START Supplied text

Advertisement

Physician assistant at Fountain Valley clinic sentenced to 41 months in prison for illegal narcotics prescriptions

Share

A physician assistant who worked at a Fountain Valley medical clinic was sentenced this week to more than three years in federal prison for writing prescriptions for narcotics without a medical purpose.

A federal jury in September found Kaitlyn Phuong Nguyen, 32, of San Jose guilty of 10 felony counts related to illegal distribution of oxycodone, methadone and alprazolam.

On Monday, U.S. District Judge James Selna sentenced Nguyen to 41 months in prison and ordered her to pay a $12,500 fine. She is expected to begin serving her sentence by April 6, according to court records.

Advertisement

During Nguyen’s trial, jurors heard evidence that four people died of drug overdoses after obtaining prescriptions from her, according to the U.S. Department of Justice.

Victor Boon Huat Siew of Laguna Beach, a former doctor who ran the Fountain Valley clinic, was sentenced in September to nearly six years in prison after pleading guilty to two counts of illegal distribution of a controlled substance by a practitioner.

END Supplied text
START Excerpted records

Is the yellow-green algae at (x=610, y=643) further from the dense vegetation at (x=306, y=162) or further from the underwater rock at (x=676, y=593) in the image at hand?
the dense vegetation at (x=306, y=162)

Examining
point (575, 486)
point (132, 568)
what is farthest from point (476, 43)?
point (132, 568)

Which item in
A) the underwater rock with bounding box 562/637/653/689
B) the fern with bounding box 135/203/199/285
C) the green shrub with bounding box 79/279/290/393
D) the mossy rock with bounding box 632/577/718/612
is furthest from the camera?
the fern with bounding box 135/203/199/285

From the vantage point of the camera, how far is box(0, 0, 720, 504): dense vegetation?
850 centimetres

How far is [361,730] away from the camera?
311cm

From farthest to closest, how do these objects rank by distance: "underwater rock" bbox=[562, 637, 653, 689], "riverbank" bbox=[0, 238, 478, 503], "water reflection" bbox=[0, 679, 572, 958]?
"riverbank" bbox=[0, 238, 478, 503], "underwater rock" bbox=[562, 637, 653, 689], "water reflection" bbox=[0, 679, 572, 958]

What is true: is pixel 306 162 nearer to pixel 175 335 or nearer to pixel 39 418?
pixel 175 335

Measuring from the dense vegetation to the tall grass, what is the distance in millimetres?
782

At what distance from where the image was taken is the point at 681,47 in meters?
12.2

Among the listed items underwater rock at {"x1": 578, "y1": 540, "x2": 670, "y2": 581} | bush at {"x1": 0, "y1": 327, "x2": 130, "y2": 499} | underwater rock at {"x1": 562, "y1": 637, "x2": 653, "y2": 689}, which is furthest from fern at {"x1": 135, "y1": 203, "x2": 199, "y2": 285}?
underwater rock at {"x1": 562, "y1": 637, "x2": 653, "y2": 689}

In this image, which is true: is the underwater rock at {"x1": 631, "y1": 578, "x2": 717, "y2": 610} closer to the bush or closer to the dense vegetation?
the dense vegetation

END Excerpted records

## Apply what you read:
**a.** For each statement, say yes or no according to the sentencing article, and quote the words from the article that decide it. (i) Nguyen was found guilty of ten felony counts. (ii) Nguyen was ordered to pay a $41,000 fine. (iii) Siew was convicted by a jury at trial.
**b.** Continue the article about the Fountain Valley physician assistant's sentencing from its last sentence.

## Answers by item:
**a.**
(i) Yes: "guilty of 10 felony counts related to illegal distribution of oxycodone, methadone and alprazolam"
(ii) No: "ordered her to pay a $12,500 fine"
(iii) No: "after pleading guilty to two counts of illegal distribution of a controlled substance by a practitioner"

**b.**
Siew admitted to illegally prescribing oxycodone, methadone and alprazolam from his clinic from 2009 through 2015, prosecutors said.

Physician assistant Thanh Nha Pham of Fountain Valley, who also worked at the clinic, pleaded guilty last year to conspiracy to distribute controlled substances and is scheduled to be sentenced March 12.

Prosecutors said Siew, Pham and Nguyen issued prescriptions without a medical purpose in exchange for cash and insurance payments, despite “red flags” in many of the patients’ files that indicated they were abusing their pain medication.

Nguyen, who worked at the clinic for six months in 2012, performed “cursory examinations” on patients before prescribing the drugs, prosecutors said.